> **Directions for this task**:
Using the entries below, copy exactly each line from the line with "air-jordan-4-retro-royalty-308497-032-11" up to and including the line with "Brosser- acier inox brossé", with every picture left out.

> **Material for this exercise**:
....

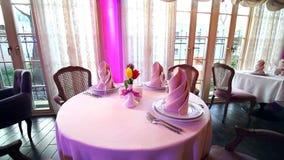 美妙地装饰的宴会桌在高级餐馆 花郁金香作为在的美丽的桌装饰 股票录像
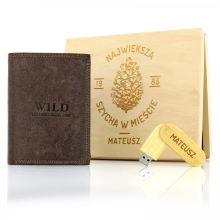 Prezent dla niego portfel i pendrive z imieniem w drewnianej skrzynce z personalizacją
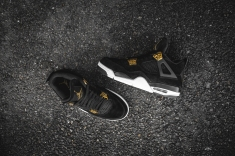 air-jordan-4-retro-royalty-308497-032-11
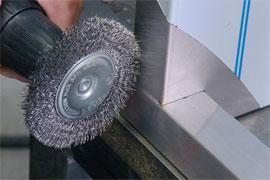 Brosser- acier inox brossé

....

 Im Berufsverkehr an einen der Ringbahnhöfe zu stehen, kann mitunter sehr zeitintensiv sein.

....

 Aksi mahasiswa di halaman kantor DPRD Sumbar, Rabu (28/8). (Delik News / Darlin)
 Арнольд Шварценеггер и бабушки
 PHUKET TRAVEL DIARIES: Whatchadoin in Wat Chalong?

....

> **Response area**:
 air-jordan-4-retro-royalty-308497-032-11
 Brosser- acier inox brossé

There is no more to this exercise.